Task to carry out
When a line in the listing contains the string "subsection", pick it out and copy it.

[[ Data provided, beginning ]]

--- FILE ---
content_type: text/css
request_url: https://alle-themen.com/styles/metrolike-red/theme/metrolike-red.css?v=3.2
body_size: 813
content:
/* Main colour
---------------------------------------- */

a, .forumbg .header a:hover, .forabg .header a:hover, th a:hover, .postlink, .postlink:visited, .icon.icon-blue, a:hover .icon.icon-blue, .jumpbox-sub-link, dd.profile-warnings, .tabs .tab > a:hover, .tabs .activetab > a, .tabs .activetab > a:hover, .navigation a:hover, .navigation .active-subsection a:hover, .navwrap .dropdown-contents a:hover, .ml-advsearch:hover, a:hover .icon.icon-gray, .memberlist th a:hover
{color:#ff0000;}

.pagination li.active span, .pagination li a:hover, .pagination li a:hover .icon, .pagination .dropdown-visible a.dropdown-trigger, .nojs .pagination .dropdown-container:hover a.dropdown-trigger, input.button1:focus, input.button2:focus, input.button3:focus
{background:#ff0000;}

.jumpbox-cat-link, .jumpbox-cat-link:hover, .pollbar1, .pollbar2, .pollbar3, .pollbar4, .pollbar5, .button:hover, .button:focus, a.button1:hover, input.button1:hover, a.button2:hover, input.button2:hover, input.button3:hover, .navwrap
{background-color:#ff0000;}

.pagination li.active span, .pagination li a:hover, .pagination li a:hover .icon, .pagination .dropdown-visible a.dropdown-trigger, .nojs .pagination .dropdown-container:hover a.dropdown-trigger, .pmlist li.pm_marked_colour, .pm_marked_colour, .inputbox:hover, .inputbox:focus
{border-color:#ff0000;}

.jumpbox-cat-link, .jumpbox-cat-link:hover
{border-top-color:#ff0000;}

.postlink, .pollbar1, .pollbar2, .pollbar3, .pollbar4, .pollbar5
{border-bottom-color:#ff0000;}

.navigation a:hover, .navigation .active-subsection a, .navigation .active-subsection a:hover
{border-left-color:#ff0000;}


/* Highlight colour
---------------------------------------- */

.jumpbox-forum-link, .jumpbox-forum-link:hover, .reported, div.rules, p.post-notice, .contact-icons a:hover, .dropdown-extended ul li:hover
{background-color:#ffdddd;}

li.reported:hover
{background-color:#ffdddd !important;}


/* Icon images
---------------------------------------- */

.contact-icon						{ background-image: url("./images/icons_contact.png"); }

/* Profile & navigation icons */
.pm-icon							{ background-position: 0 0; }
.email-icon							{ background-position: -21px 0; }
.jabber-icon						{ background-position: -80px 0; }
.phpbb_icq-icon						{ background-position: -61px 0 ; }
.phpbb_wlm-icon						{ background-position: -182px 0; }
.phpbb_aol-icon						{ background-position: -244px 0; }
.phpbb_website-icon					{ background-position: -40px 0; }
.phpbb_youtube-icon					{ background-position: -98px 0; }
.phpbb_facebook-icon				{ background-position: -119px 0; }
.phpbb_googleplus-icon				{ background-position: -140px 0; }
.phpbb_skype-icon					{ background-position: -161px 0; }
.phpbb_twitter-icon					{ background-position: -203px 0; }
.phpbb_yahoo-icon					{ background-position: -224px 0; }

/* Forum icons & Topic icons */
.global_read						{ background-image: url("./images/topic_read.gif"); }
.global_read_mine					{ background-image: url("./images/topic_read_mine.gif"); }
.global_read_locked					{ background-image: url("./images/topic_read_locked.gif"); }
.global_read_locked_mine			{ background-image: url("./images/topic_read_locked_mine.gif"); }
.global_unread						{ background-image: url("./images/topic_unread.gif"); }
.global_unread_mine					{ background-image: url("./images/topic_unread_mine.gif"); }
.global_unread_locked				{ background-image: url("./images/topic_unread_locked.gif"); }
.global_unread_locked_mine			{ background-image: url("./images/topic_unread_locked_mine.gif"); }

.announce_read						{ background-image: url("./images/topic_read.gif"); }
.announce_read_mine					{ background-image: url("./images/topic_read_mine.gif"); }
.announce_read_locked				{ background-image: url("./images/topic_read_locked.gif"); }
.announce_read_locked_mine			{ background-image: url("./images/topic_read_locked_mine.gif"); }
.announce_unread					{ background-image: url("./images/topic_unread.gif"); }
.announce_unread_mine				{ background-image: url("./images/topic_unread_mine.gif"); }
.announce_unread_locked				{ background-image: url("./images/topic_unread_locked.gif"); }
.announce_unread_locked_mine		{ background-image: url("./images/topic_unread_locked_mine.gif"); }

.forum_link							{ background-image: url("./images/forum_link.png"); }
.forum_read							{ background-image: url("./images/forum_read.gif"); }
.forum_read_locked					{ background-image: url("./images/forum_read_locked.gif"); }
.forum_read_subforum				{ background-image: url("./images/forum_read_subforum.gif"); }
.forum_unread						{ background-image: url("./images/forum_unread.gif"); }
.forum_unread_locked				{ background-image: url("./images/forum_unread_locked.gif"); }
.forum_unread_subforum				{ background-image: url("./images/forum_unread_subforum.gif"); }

[[ Data provided, end ]]

Answer to the problem
a, .forumbg .header a:hover, .forabg .header a:hover, th a:hover, .postlink, .postlink:visited, .icon.icon-blue, a:hover .icon.icon-blue, .jumpbox-sub-link, dd.profile-warnings, .tabs .tab > a:hover, .tabs .activetab > a, .tabs .activetab > a:hover, .navigation a:hover, .navigation .active-subsection a:hover, .navwrap .dropdown-contents a:hover, .ml-advsearch:hover, a:hover .icon.icon-gray, .memberlist th a:hover
.navigation a:hover, .navigation .active-subsection a, .navigation .active-subsection a:hover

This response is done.